• _PROBLEM_:
Everything from the line with "Флаксман илиада" to the last line of the listing must be retyped exactly, both ends included, with the pictures dropped.

• _DATASET EXTRACT_:
● ● ● ●

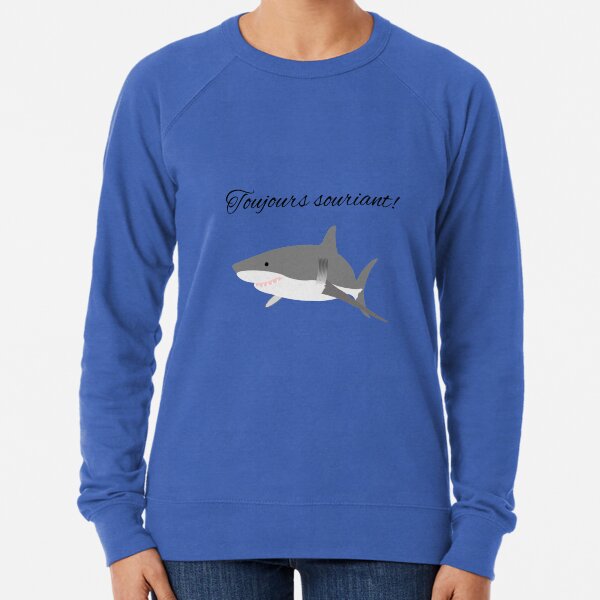 Requin Sweatshirts Hoodies Redbubble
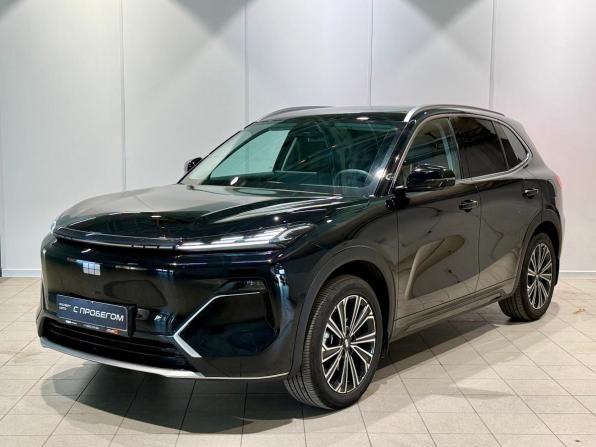 Geely EX5 с пробегом 2026 года, цена 3 550 000 рублей, 8000 км, внедорожник, Автокод Объявления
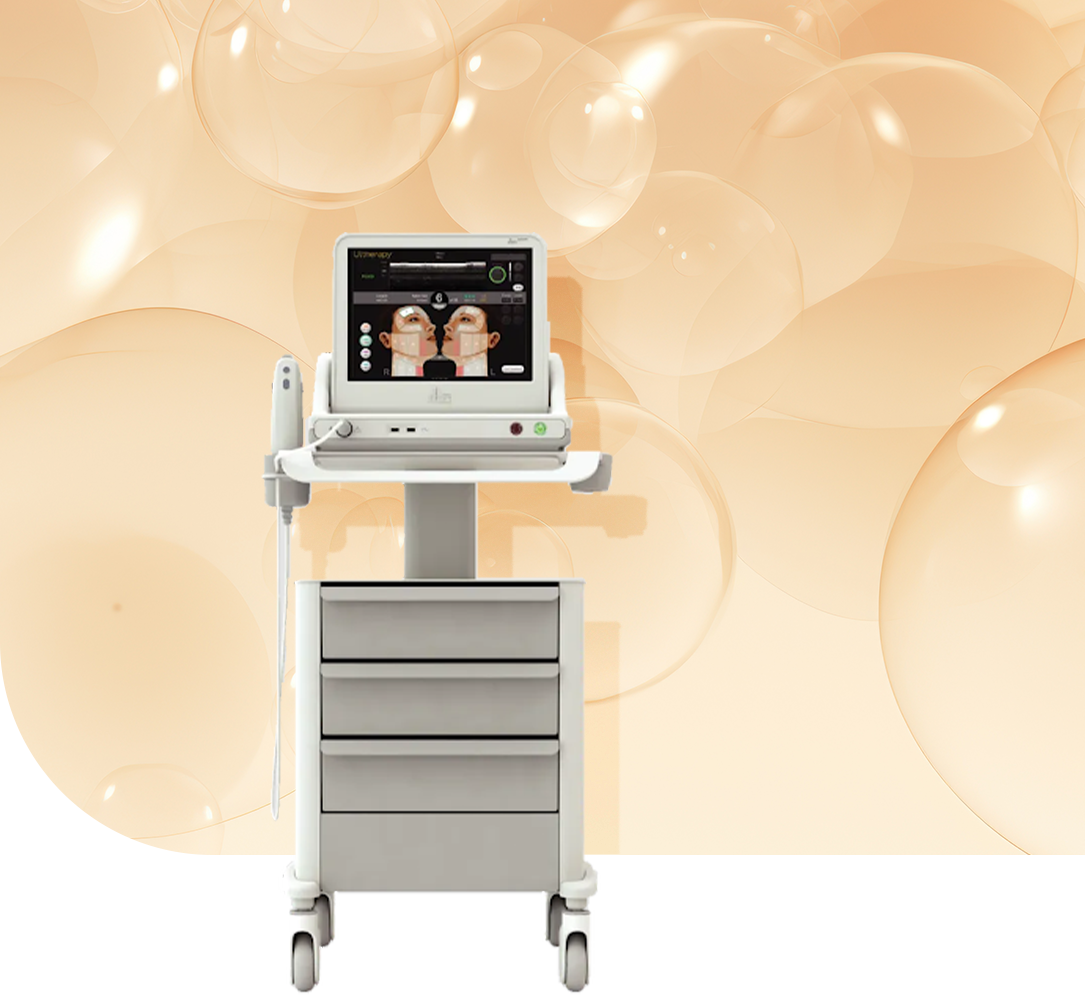 울쎄라 장비 이미지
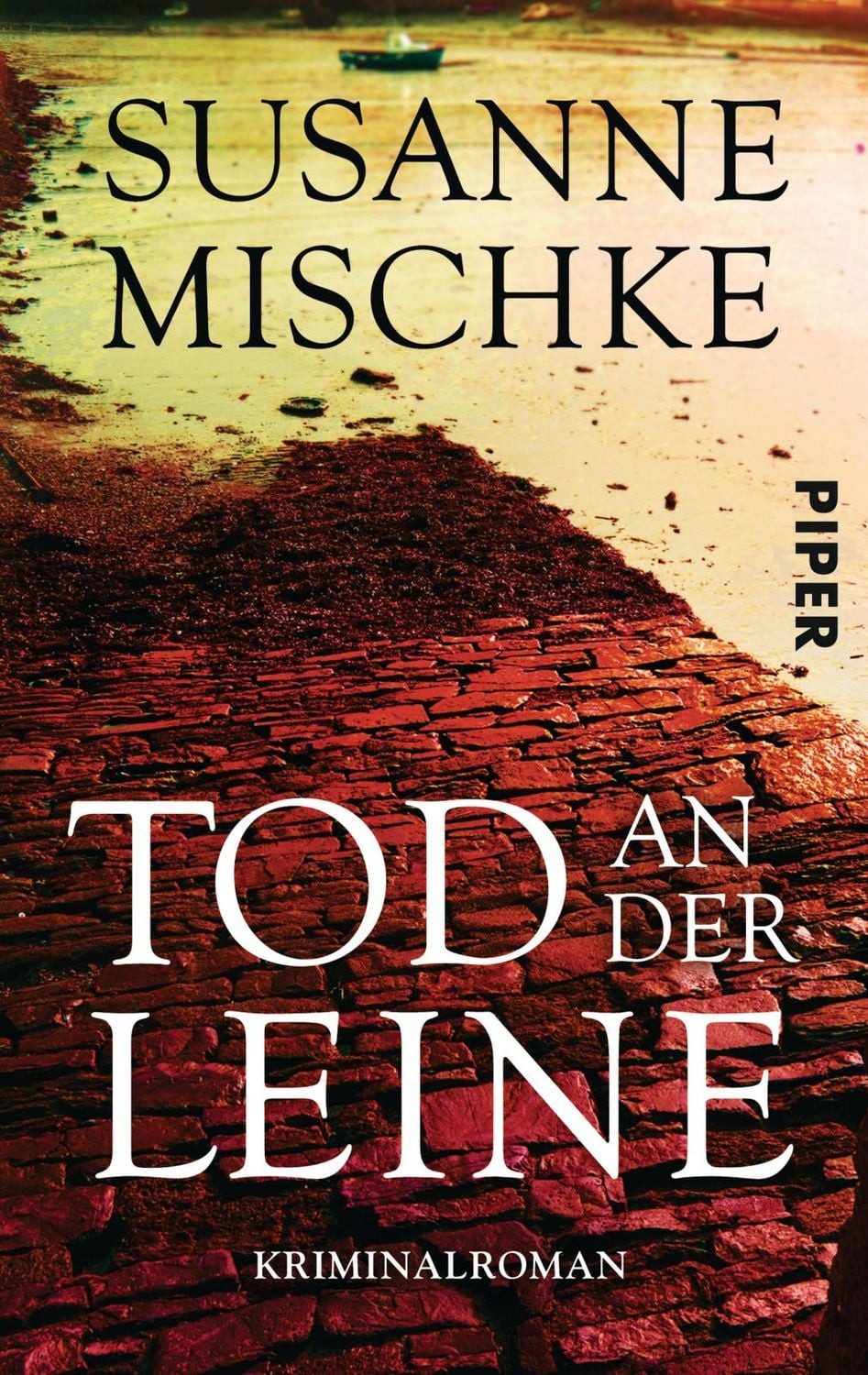 Tod an der Leine / Kommissar Völxen Band 2 / Susanne Mischke, Kriminalroman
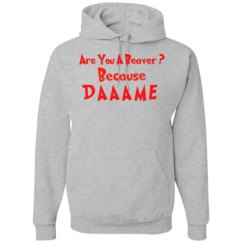 Unisex Basic Promo Hoodie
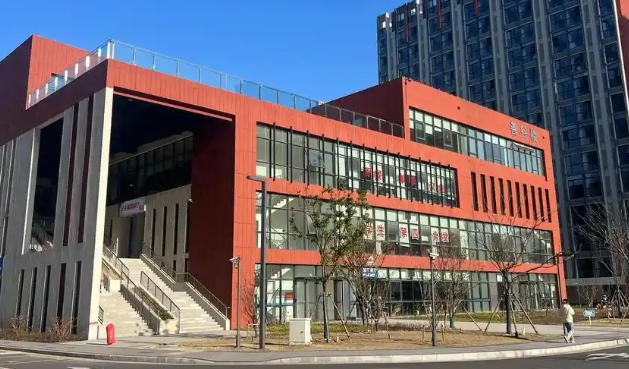 苏州工业园区服务外包职业学院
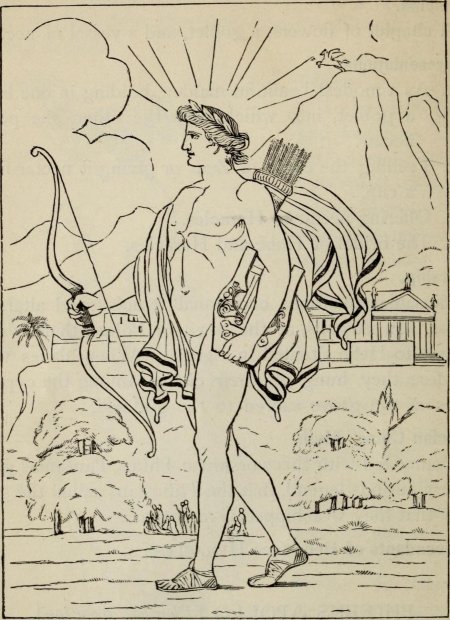 Флаксман илиада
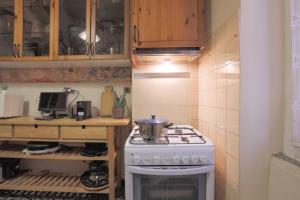 La casa dello stadio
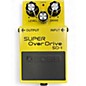 Used BOSS SD1 Super Overdrive Effect Pedal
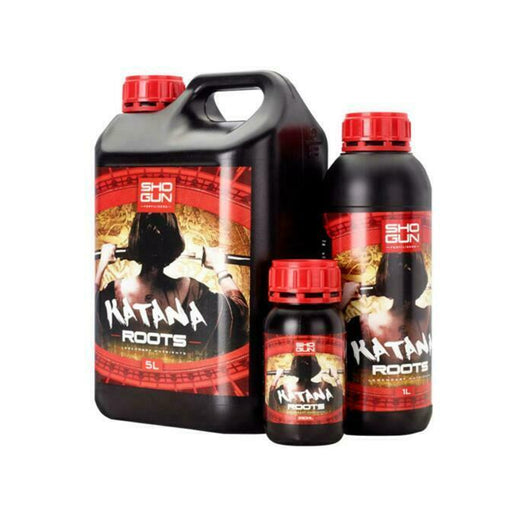 SHOGUN - Katana Roots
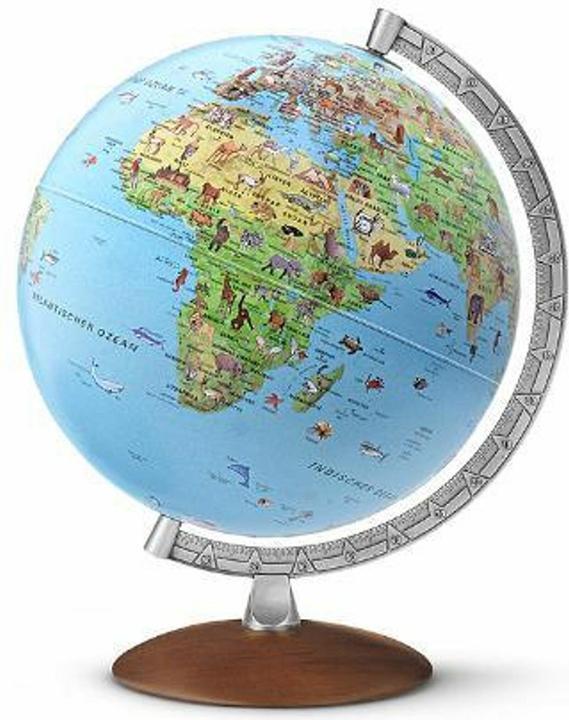Räthgloben Globo per bambini (KI3010) (32.30 cm)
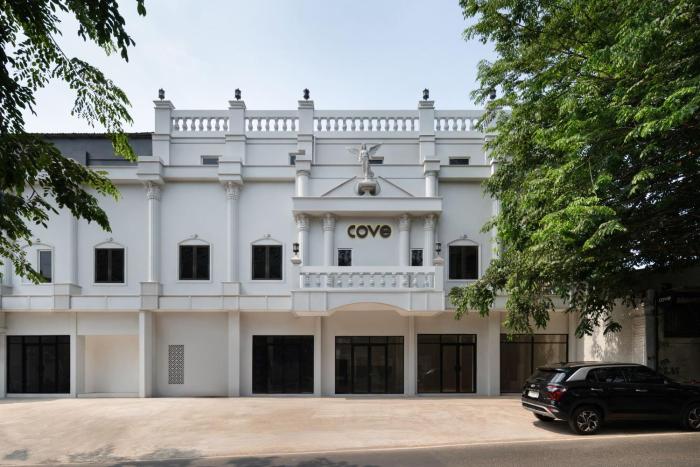 cove veranda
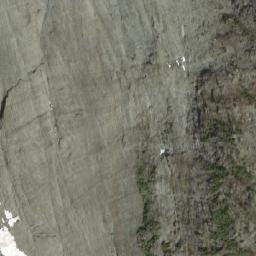 Satellite imagery of Granite Peak, CA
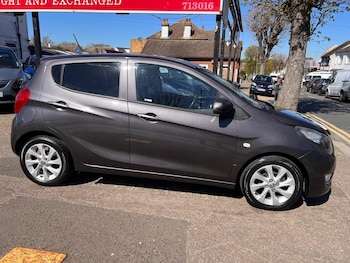 Used Vauxhall Viva 2016 for sale - 78157766: Photo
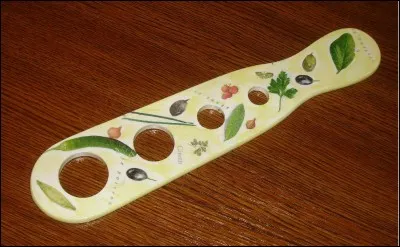 Quel est cet objet ?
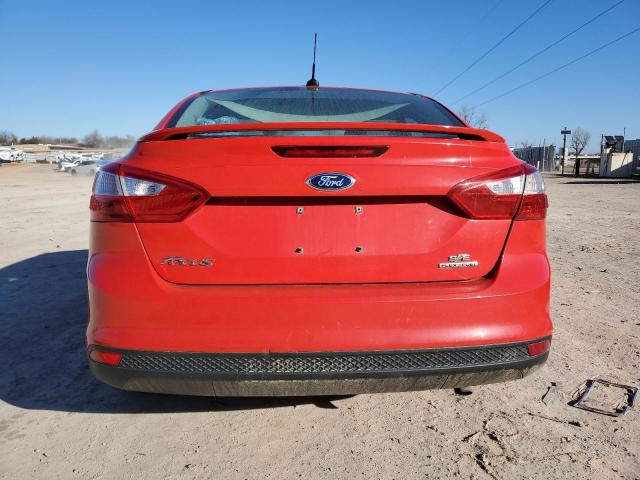 Zdjęcie 6 z aukcji – 2014 FORD FOCUS SE z VIN 1FADP3F24EL356311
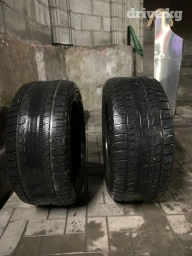 Шины зимние на лето пойдёт !!!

● ● ● ●

• _EXPECTED ANSWER_:
 Флаксман илиада
 La casa dello stadio
 Used BOSS SD1 Super Overdrive Effect Pedal
 SHOGUN - Katana Roots
Räthgloben Globo per bambini (KI3010) (32.30 cm)
 cove veranda
 Satellite imagery of Granite Peak, CA
 Used Vauxhall Viva 2016 for sale - 78157766: Photo
 Quel est cet objet ?
 Zdjęcie 6 z aukcji – 2014 FORD FOCUS SE z VIN 1FADP3F24EL356311
 Шины зимние на лето пойдёт !!!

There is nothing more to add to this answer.